January 19, 2015

Setting is Important for a Smooth Read: My "Everybody Loves Raymond" Problem

We're always working toward that 'smooth read' -- writing that flows for its reader without a stumble.  Editing works to ferret out those bumps in content, and I admit that I write many things with my editor's voice in my head.  ("Stop using the word "that"!!!")

My Ray Barone House Photo vs. Interior Set Puzzle

Which brings me to "Everybody Loves Raymond," the classic television show that I can watch anytime I wish via my ROKU streaming TV device.

Here's the thing:  the exterior of the home that this series pops into view periodically in every episode for the Barone family home does not jive with the interior sets.  Just try and figure out how that garage in the show where Ray eavesdrops on his in-laws from the garage fits into the photo of that house.  Or consider how the back door fits into the kitchen set in the episode where Frank Paints the House.

These things bug me.  They cause me to break from watching the show to puzzling over why the setting isn't working in my head.  Sure, even if I'm watching these re-runs while I'm folding the laundry, it's enough to make me stop and ponder.

What I Learned: The Details of Setting are Important

What I'm learning, and wanting to share with you  Dear Reader, is this:  setting details can cause just as much of a problem in accomplishing a smooth read as misspelling or bad grammar or forgetting that a minor character had red hair or the villain is left-handed.  Something I had not considered much before now.

I didn't appreciate the importance of setting.  I thought I did.  I didn't.

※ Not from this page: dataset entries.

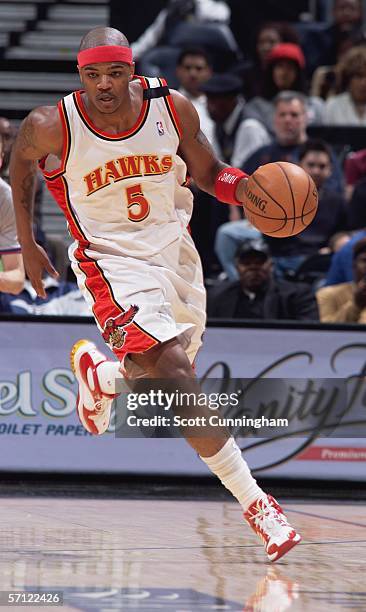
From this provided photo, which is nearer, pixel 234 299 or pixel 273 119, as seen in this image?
pixel 234 299

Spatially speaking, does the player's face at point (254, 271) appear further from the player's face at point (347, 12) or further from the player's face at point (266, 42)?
the player's face at point (347, 12)

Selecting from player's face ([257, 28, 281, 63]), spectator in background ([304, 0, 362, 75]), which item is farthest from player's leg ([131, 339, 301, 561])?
spectator in background ([304, 0, 362, 75])

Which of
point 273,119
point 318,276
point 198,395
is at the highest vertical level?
point 273,119

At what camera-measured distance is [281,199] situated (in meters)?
5.43

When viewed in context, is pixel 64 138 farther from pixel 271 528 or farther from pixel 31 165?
pixel 271 528

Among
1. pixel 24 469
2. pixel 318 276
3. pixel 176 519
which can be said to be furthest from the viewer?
pixel 318 276

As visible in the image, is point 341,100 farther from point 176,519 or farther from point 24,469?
point 176,519

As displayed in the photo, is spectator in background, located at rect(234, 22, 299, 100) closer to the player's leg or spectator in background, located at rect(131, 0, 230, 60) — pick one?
spectator in background, located at rect(131, 0, 230, 60)

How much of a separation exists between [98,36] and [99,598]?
250 centimetres

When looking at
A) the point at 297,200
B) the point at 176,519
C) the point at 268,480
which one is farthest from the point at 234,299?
the point at 297,200

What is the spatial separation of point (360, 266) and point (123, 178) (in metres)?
3.59

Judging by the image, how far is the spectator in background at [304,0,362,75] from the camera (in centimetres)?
1361

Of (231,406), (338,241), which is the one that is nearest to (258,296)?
(231,406)

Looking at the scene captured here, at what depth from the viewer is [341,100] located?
1184 centimetres
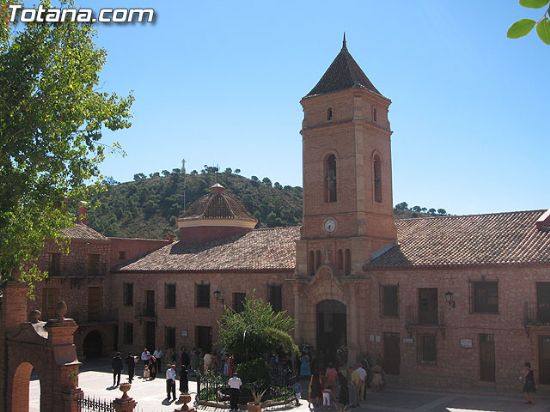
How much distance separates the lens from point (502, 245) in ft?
80.2

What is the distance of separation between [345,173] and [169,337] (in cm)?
1433

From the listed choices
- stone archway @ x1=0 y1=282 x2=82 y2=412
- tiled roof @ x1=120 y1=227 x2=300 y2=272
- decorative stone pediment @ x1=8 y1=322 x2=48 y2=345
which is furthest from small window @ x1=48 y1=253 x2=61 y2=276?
decorative stone pediment @ x1=8 y1=322 x2=48 y2=345

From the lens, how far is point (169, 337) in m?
34.2

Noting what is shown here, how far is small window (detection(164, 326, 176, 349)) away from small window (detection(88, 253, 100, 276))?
6.37 metres

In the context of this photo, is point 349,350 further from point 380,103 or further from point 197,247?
point 197,247

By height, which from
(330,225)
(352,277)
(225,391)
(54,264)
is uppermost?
(330,225)

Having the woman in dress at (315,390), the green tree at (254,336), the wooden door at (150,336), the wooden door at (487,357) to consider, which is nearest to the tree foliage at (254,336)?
the green tree at (254,336)

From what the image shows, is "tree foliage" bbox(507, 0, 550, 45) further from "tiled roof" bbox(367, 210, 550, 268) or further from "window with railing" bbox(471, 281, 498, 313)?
"window with railing" bbox(471, 281, 498, 313)

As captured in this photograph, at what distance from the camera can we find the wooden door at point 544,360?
21.7m

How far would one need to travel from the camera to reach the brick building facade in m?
23.1

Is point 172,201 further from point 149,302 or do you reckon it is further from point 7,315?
point 7,315

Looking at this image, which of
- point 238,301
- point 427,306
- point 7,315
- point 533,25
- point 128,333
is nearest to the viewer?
point 533,25

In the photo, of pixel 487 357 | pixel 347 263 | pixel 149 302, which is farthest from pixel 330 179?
pixel 149 302

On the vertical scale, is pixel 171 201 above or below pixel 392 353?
above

It came to me last night as I was re-reading D is for Deadbeat by Sue Grafton.  Once again, she demonstrated to me why she's one of my favorite authors as I read details about Kinsey Millhone's small garage apartment (the first one, pre-explosion).  Not only could I visualize it in my mind's eye, down to its 15 x 15 square foot dimension,  it jived with other descriptions of Kinsey's place (and her landlord's house with its connecting walkway) in other books in the series.

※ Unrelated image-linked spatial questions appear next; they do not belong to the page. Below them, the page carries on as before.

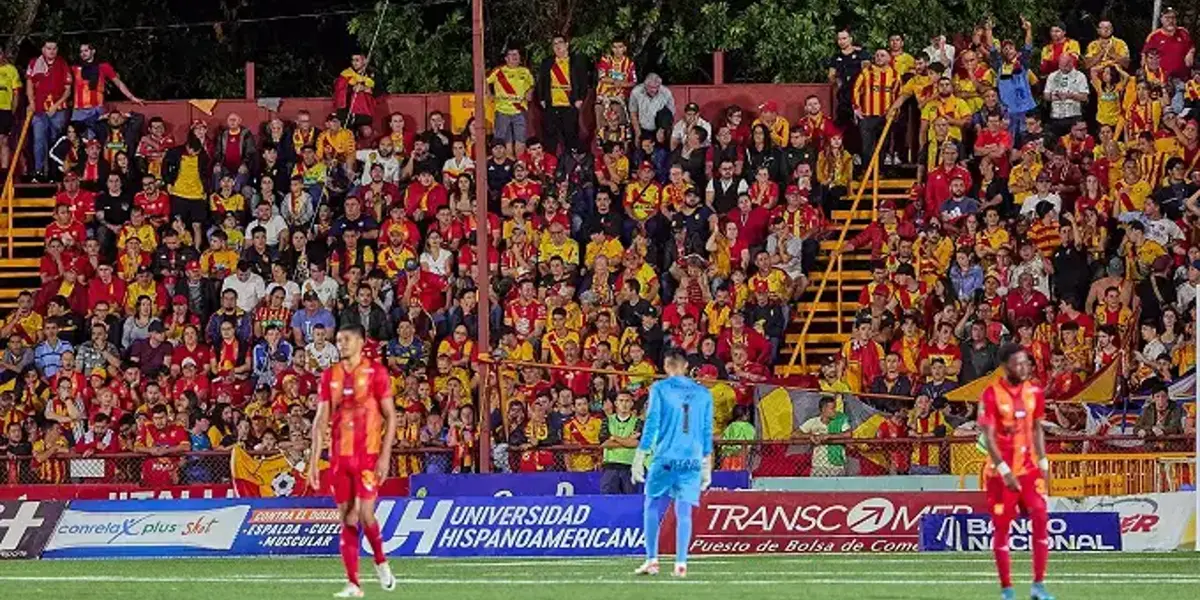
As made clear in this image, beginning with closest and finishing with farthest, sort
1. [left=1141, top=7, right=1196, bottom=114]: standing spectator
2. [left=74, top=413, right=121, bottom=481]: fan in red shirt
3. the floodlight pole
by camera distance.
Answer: the floodlight pole
[left=74, top=413, right=121, bottom=481]: fan in red shirt
[left=1141, top=7, right=1196, bottom=114]: standing spectator

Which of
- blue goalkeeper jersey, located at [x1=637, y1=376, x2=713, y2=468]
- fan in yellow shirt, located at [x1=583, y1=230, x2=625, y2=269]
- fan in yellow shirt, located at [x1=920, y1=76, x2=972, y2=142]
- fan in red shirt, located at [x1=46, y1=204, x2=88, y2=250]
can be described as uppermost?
fan in yellow shirt, located at [x1=920, y1=76, x2=972, y2=142]

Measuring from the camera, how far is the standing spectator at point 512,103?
3381 centimetres

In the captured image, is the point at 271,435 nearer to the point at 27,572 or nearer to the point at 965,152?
the point at 27,572

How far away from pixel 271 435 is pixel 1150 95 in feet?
36.0

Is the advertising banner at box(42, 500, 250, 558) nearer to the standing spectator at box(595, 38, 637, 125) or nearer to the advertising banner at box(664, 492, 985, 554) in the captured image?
the advertising banner at box(664, 492, 985, 554)

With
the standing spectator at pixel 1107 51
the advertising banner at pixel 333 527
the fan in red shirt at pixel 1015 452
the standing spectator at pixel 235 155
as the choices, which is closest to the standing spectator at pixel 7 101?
the standing spectator at pixel 235 155

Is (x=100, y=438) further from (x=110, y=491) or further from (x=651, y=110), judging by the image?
(x=651, y=110)

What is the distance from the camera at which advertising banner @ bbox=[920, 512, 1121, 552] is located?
25.1 meters

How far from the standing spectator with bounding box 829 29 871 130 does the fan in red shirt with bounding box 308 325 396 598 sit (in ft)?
53.2

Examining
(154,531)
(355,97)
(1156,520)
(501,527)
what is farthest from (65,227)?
(1156,520)

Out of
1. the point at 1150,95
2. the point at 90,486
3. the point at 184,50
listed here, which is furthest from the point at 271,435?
the point at 184,50

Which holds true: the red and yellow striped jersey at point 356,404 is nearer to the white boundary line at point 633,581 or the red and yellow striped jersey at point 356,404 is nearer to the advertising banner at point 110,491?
the white boundary line at point 633,581

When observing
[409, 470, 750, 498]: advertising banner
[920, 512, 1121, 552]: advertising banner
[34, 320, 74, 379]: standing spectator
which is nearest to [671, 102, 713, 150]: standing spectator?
[409, 470, 750, 498]: advertising banner

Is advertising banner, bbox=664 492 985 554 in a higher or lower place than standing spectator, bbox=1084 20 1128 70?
lower
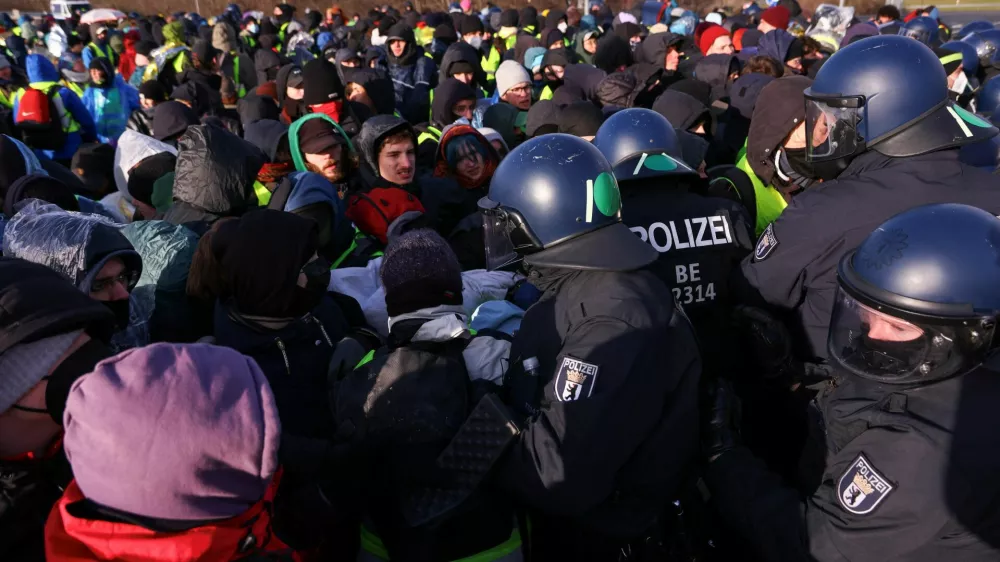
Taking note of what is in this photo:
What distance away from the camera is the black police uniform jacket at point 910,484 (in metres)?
1.51

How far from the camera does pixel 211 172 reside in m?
3.50

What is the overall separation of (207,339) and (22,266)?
102cm

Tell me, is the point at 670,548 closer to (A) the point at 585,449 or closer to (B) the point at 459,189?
(A) the point at 585,449

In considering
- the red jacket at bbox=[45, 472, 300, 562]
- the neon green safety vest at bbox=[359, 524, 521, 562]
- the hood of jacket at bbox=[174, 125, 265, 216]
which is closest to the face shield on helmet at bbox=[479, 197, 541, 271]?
the neon green safety vest at bbox=[359, 524, 521, 562]

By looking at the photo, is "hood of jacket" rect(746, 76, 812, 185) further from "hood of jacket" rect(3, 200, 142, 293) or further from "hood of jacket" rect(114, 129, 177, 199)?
"hood of jacket" rect(114, 129, 177, 199)

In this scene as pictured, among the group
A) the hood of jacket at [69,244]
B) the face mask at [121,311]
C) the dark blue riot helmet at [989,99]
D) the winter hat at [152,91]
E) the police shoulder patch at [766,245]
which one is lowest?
the dark blue riot helmet at [989,99]

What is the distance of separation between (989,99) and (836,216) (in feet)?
16.7

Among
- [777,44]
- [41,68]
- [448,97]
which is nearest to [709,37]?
[777,44]

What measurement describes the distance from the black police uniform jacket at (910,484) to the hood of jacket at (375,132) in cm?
332

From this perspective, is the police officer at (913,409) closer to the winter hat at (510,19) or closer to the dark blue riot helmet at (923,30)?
the dark blue riot helmet at (923,30)

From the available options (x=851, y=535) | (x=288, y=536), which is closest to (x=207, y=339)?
(x=288, y=536)

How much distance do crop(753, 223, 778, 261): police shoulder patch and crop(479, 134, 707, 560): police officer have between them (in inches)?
34.5

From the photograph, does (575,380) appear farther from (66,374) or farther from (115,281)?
(115,281)

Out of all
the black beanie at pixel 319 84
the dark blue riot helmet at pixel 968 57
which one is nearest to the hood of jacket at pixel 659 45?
the dark blue riot helmet at pixel 968 57
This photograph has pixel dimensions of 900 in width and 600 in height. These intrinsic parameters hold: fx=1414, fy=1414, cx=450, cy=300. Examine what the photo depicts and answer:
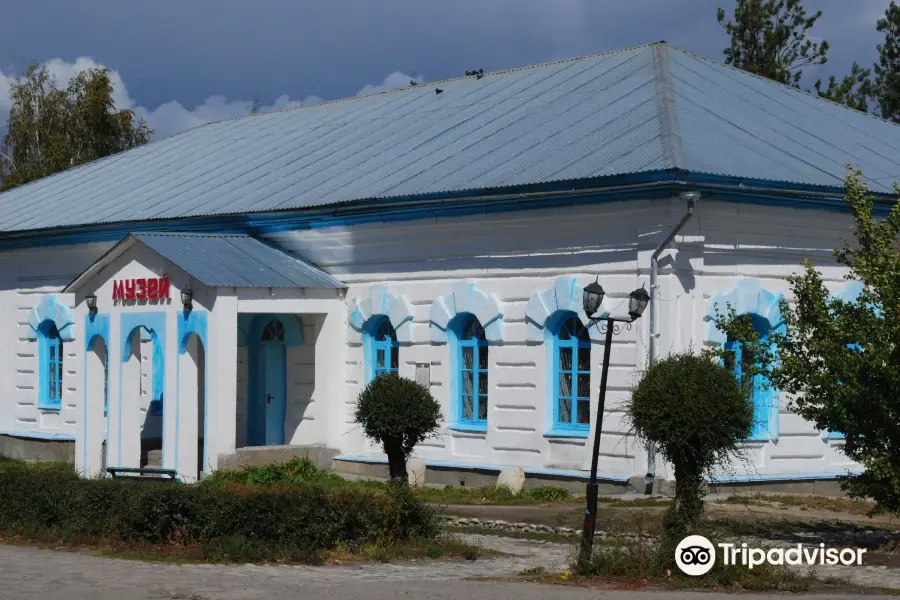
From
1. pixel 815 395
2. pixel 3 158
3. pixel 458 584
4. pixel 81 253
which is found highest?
pixel 3 158

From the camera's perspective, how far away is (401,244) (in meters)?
21.7

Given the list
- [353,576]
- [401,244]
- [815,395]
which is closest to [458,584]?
[353,576]

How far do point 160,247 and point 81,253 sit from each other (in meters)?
5.95

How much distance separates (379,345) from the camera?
22.5 metres

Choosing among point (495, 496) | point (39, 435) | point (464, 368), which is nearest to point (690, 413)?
point (495, 496)

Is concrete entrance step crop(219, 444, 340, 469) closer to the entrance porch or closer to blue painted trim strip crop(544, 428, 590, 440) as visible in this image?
the entrance porch

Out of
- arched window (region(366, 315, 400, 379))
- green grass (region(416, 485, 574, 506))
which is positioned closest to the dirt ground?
green grass (region(416, 485, 574, 506))

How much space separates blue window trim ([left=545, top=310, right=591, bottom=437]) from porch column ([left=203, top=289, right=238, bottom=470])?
4.75 meters

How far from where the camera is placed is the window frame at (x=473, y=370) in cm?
2094

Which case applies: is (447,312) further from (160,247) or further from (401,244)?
(160,247)

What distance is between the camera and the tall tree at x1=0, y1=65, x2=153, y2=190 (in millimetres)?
46156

Not only is this a comfort to me as a reader, it is a relief.  I can depend upon Grafton to provide a stable setting, allowing me to move forward in the plot without stumbling over bumps in my head where something in the description is nagging at me to figure out what's wrong.

So, setting.  I get now why I need to map out my locations, scene of the crime, etc. in great detail.  It's smart to do, and plus, it sounds like fun.